Congress Govt gives 10 years to Punjab Industry to shift to neighbouring States

Lucrative incentives announced upto 100% income tax and Excise duty exemption plus 15% subsidy on investment.
Can the Punjab industry survive against such a competition? We feel perhaps the Khalistani people are right when they says that Central Govt is inimical to Punjab.
Read the related news items in English and Punjabi.

M A I N   N E W S

Himachal Pardesh  Uttrakhand sops to continue till 2017

Sanjeev Sharma
Tribune News Service

New Delhi, January 15
The Cabinet Committee on Economic Affairs (CCEA) today extended the special industrial package for Himachal Pradesh and Uttarakhand till 2017, a move that will boost industrialisation and create more employment in the two hilly states.

Both the states have seen phenomenal growth in investment and industrial growth in the last 10 years due to the package. However, the neighbouring states like Punjab have been opposing the extension of the package on the plea that it is driving industry out of the state towards the hilly states because of special incentives.

Welcoming the decision to extend the package, Commerce and Industry Minister Anand Sharma said this would generate gainful employment, especially for the rural youth. “It will also give a fillip to manufacturing and the small and medium enterprises in these two states”, he said.

A special package for industrial development in both the states was extended by the government in 2003 as these states were lagging in industrial growth. In 2007, it was curtailed, before being restored till 2010. The capital investment subsidy was one of the major components of a special industrial package offered to the states by the union government.

[Saved data entries]
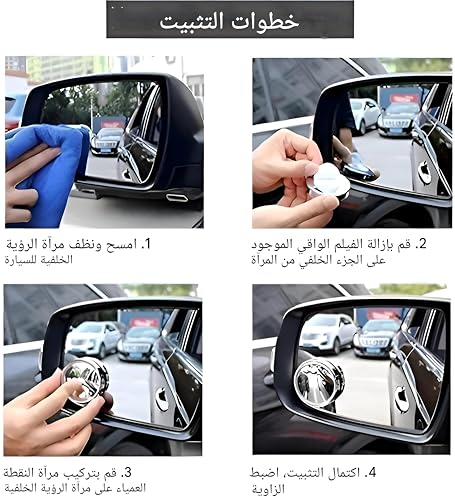 خطوات التثبيت

1. امسح ونظف مرآة الرؤية الخلفية للسيارة

2. قم بإزالة الفيلم الواقي الموجود على الجزء الخلفي من المرآة

3. قم بتركيب مرآة النقطة العمياء على مرآة الرؤية الخلفية

4. اكتمال التثبيت، اضبط الزاوية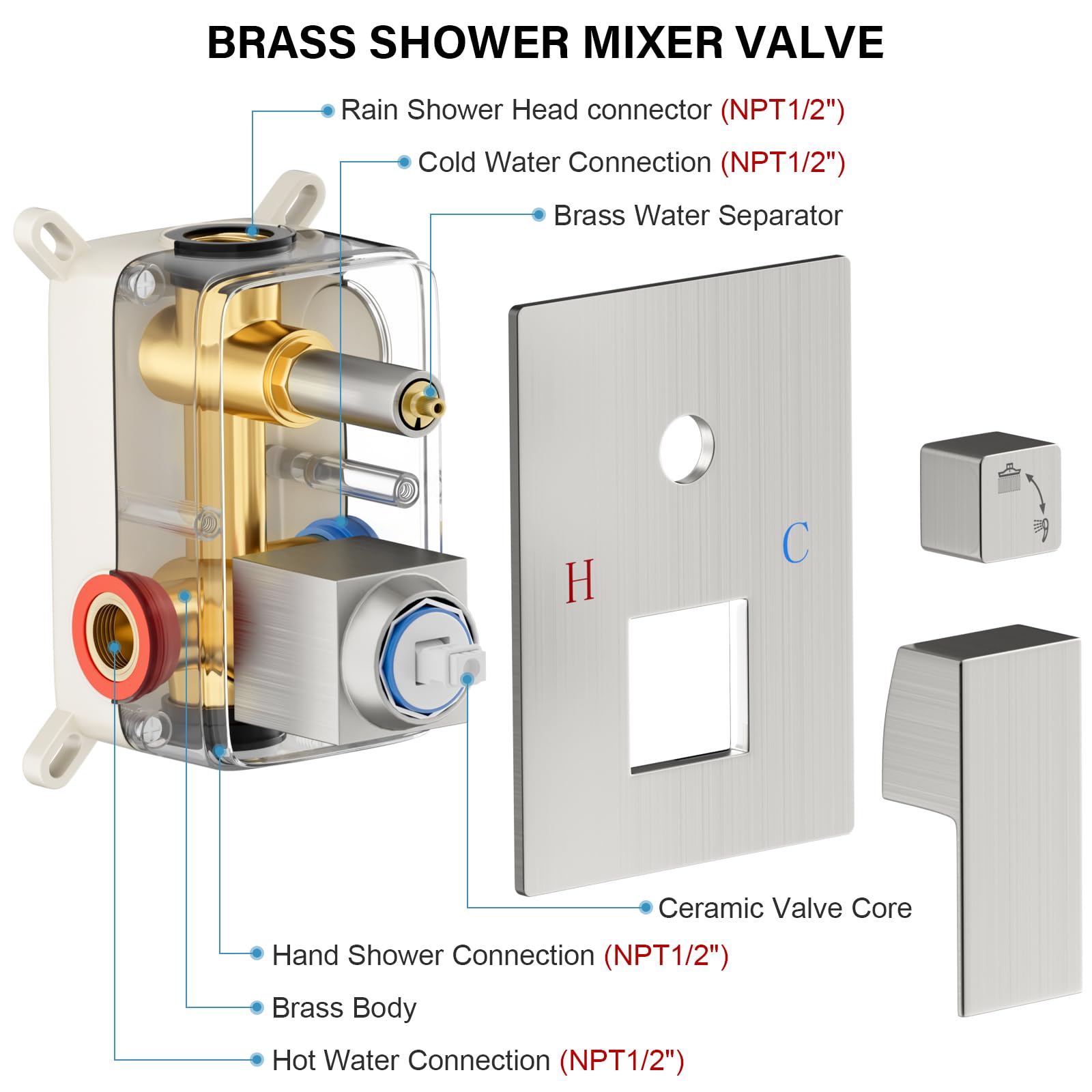 BRASS SHOWER MIXER VALVE

Rain Shower Head connector (NPT1/2")

Cold Water Connection (NPT1/2")

Brass Water Separator

H

C

Ceramic Valve Core

Hand Shower Connection (NPT1/2")

Brass Body

Hot Water Connection (NPT1/2")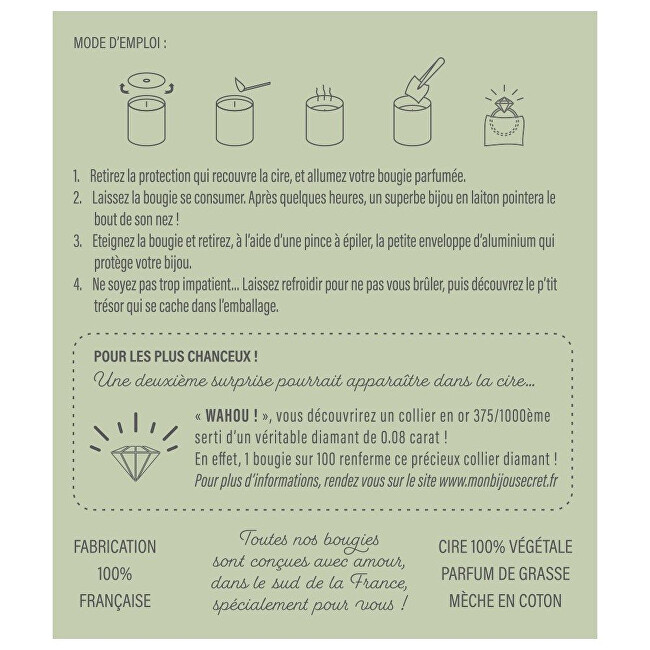 MODE D'EMPLOI :

1. Retirez la protection qui recouvre la cire, et allumez votre bougie parfumée.
2. Laissez la bougie se consumer. Après quelques heures, un superbe bijou en laiton pointera le bout de son nez !
3. Eteignez la bougie et retirez, à l'aide d'une pince à épiler, la petite enveloppe d'aluminium qui protège votre bijou.
4. Ne soyez pas trop impatient... Laissez refroidir pour ne pas vous brûler, puis découvrez le p'tit trésor qui se cache dans l'emballage.

POUR LES PLUS CHANCEUX !
Une deuxième surprise pourrait apparaître dans la cire...

« WAHOU ! », vous découvrirez un collier en or 375/1000ème serti d'un véritable diamant de 0.08 carat !
En effet, 1 bougie sur 100 renferme ce précieux collier diamant !
Pour plus d'informations, rendez vous sur le site www.monbijousecret.fr

FABRICATION 100% FRANÇAISE

Toutes nos bougies sont conçues avec amour, dans le sud de la France, spécialement pour vous !

CIRE 100% VÉGÉTALE
PARFUM DE GRASSE
MÈCHE EN COTON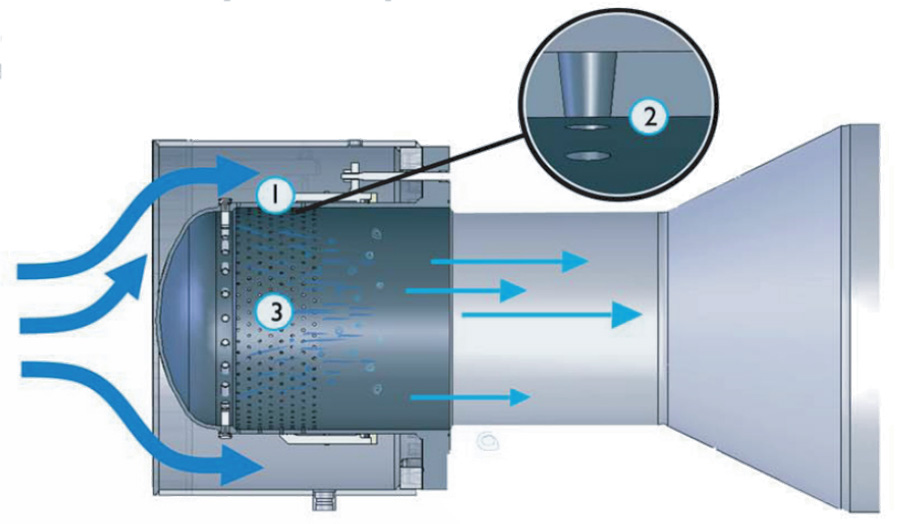 1
2
3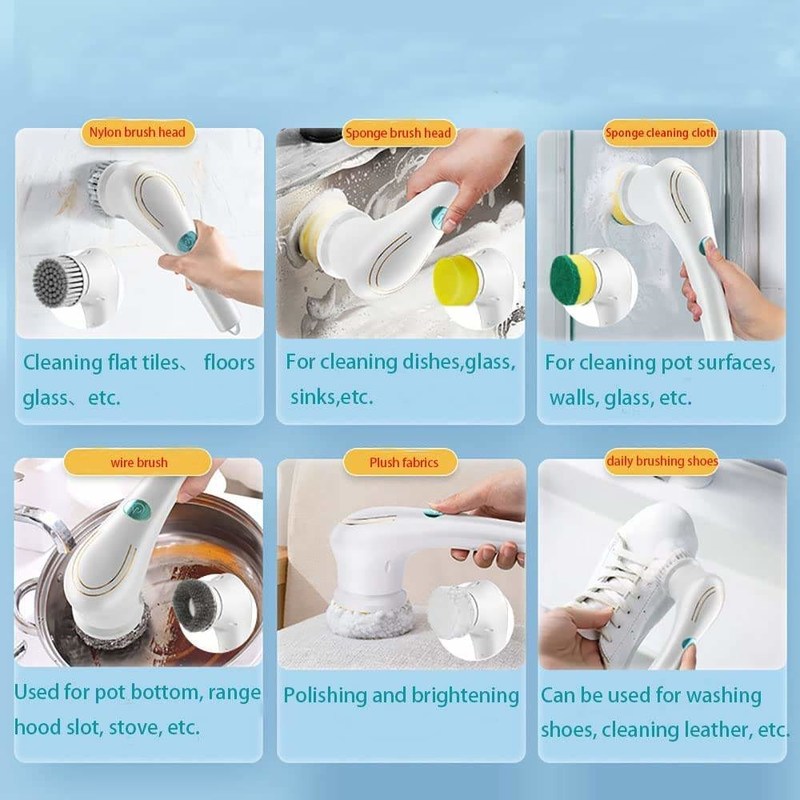 Nylon brush head

Cleaning flat tiles、 floors glass、 etc.

Sponge brush head

For cleaning dishes,glass, sinks,etc.

Sponge cleaning cloth

For cleaning pot surfaces, walls, glass, etc.

wire brush

Used for pot bottom, range hood slot, stove, etc.

Plush fabrics

Polishing and brightening

daily brushing shoes

Can be used for washing shoes, cleaning leather, etc.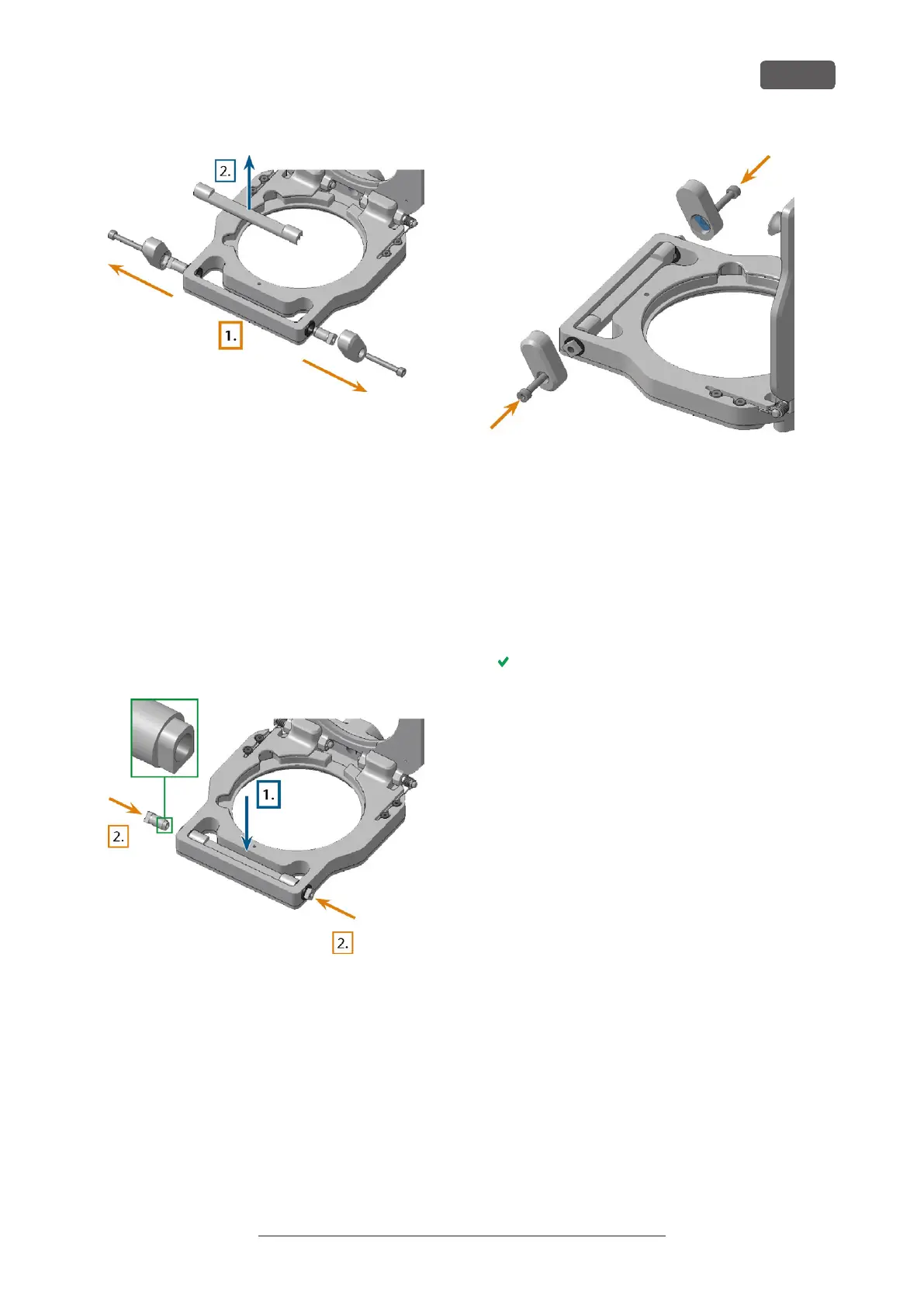 2.

1.

1.

2.

2.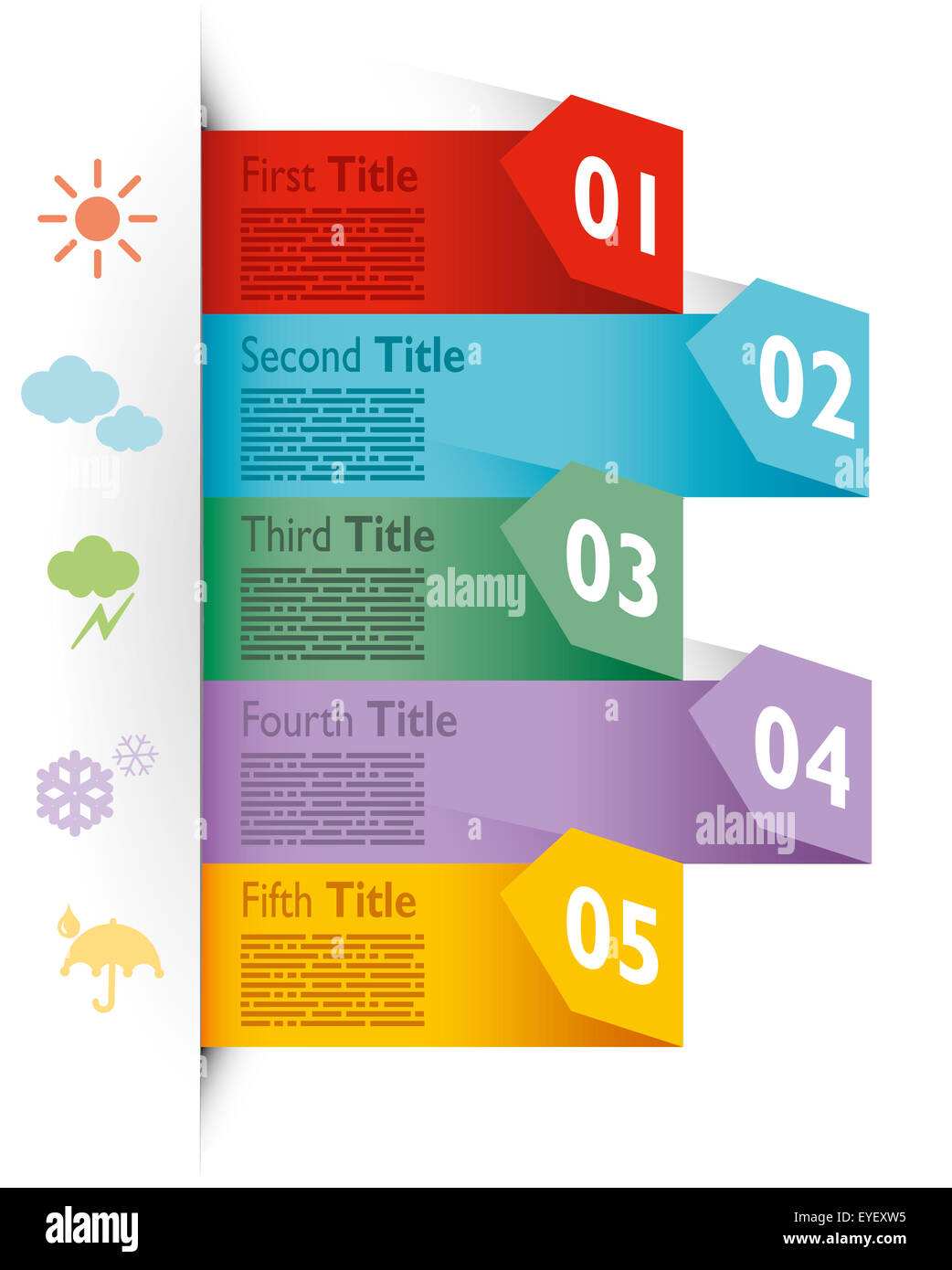 First Title

01

Second Title

02

Third Title

alamy

03

Fourth Title

04

alamy

Fifth Title

05

alamy

EYEXW5
www.alamy.com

### TASK ITEM A
List every year given in the news report as a four-digit number, counting each year once.
### TASK ITEM B
Edit the news report, starting with "A special package" and going on through "the union government.", and replace "union government" with "central government".
None of the saved data entries is needed.

### WORKED SOLUTION A
2017, 2003, 2007, 2010

### WORKED SOLUTION B
A special package for industrial development in both the states was extended by the government in 2003 as these states were lagging in industrial growth. In 2007, it was curtailed, before being restored till 2010. The capital investment subsidy was one of the major components of a special industrial package offered to the states by the central government.